Ilustración de la portada: Sol Roccocuchi (@caracasprin)

¿Una marca? ¿Un código X? ¿Un tatuaje nazi? ¿Una clave para la guerra de cuarta generación? ¿Será posible? Porque Julio, el sobrino de Melo, lleva la sigla 18K* grabada en la piel del alma; así como el demonio lleva la cifra 666. Está poseído por ella. Así como Regan MacNeil, la niña que se revuelca, contorsiona y vomita una sustancia verde, en la película de terror El Exorcista.

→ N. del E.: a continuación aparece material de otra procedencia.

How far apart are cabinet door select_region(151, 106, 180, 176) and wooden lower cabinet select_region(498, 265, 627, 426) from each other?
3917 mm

Desde que se levanta hasta que se acuesta –con fuma o sin fuma–, Julio deambula como un sonámbulo a merced de una fuerza inercial que lo devuelve a su punto de partida, al pie del barranco donde la basura se acumula y donde los cachorros de gatos, integran una guardería de criaturas arrojadas que malviven con las ratas y con algún rabipela´o extraviado en mitad de la noche.

Todas las mañanas Julio emerge como un zombi de las entrañas del barranco. Habla como un zombi y mira de reojo como un zombi, pero apacible. Porque Julio no es mala gente, tampoco es un tipo violento, lo que pasa es que la marca 18K lo domina: dormido o despierto, solo o acompañado, adondequiera que vaya. Es como si le hubieran colocado un chip muy adentro del cerebro, allí donde la materia gris se pega a los huesos del cráneo. El chip emite ondas de baja y de alta frecuencia. El asunto consiste en determinar de qué modo fue implantado un chip, sin que fuera necesario llevar a cabo una operación quirúrgica. Abrir el cráneo con una sierra, y, por medio del bisturí abrirse paso hasta la médula donde están ubicados los comandos de la personalidad.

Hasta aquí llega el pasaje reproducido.